For the reasons explained above, it is evident that the growth of oil production over the past 150 years must give way to decline as the resources are depleted. While this can hardly be denied, a debate rages as to the date of the peak. But in fact it misses the point, especially as it is not a high or isolated peak but simply the maximum value on a gentle curve. What matters, and matters greatly, is the vision of the long decline that comes into view on the other side of it.
Fig. 2-6 illustrates a plausible model, albeit one subject to revision as new, more reliable information comes to hand. It illustrates all the categories of oil, on which some comments are offered below.

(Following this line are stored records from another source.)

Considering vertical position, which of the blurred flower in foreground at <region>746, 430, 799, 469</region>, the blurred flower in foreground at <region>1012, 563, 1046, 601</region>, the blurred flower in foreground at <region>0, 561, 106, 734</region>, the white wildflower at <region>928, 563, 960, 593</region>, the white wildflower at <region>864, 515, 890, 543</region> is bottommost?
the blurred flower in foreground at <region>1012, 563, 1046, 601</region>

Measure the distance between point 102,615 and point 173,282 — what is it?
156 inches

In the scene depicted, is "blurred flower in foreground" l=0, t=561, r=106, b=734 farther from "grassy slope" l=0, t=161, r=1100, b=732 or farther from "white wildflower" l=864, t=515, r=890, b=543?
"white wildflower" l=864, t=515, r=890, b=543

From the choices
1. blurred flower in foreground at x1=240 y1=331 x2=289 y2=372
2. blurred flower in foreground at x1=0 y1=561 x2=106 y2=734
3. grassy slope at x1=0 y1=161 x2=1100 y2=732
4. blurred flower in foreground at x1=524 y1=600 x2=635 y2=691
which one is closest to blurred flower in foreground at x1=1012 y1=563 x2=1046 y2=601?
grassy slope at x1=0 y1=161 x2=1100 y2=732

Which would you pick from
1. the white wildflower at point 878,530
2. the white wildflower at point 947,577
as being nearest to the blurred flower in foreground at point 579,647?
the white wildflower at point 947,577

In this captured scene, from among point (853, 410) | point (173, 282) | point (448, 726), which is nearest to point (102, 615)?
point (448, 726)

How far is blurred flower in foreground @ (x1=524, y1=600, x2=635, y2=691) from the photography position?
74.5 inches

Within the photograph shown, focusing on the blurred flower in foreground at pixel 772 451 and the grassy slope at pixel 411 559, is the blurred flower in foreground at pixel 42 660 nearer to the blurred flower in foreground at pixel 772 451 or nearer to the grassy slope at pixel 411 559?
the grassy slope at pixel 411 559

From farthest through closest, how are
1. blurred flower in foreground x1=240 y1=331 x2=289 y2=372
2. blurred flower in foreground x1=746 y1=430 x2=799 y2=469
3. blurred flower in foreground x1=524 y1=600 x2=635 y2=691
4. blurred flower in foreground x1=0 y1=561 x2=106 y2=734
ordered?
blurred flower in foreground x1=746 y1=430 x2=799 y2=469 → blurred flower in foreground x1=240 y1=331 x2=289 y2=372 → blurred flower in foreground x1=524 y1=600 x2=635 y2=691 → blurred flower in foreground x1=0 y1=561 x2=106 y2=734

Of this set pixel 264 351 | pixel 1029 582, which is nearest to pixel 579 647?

This category has supplied most to date and will dominate oil supply far into the future. It is relatively easy, cheap and fast to produce, with production costs ranging from about US$ 5/bbl in the Middle East to US$ 10-15 as a world average. The price of oil has risen three-fold in the past few years, the increase representing profiting from shortage, as the production costs have not changed materially. Some 75% of it lies in giant fields (corresponding to roughly 1% of the number of oilfields worldwide), most ofwhich were found long ago. All the significant provinces have now been identified both onshore and offshore, although further small plays may yet be found in complex structural conditions, as for example in the thrust belts in front of mountain chains. The offshore too has been very thoroughly explored, having the advantage that high-quality seismic surveys may be shot relatively inexpensively. Drilling is also, somewhat surprisingly, often easier offshore than onshore, as problems of access in difficult terrain are avoided. Hopes are sometimes entertained that the former Soviet Union may have much left to find, but in reality the Soviet explorers were as efficient as their western counterparts and being free from commercial constraints could in fact plan efficient campaigns, even drilling purely to secure geological information. Indeed, the critical geochemical breakthrough that made it possible to identify the source rocks in detail owes much to Soviet scientists.
It is convenient to include in the Heavy Oil category dense and viscous oils as well as those derived from coal and immature source rocks, as they are all characterised by a high resource base but a low extraction rate and net energy yield.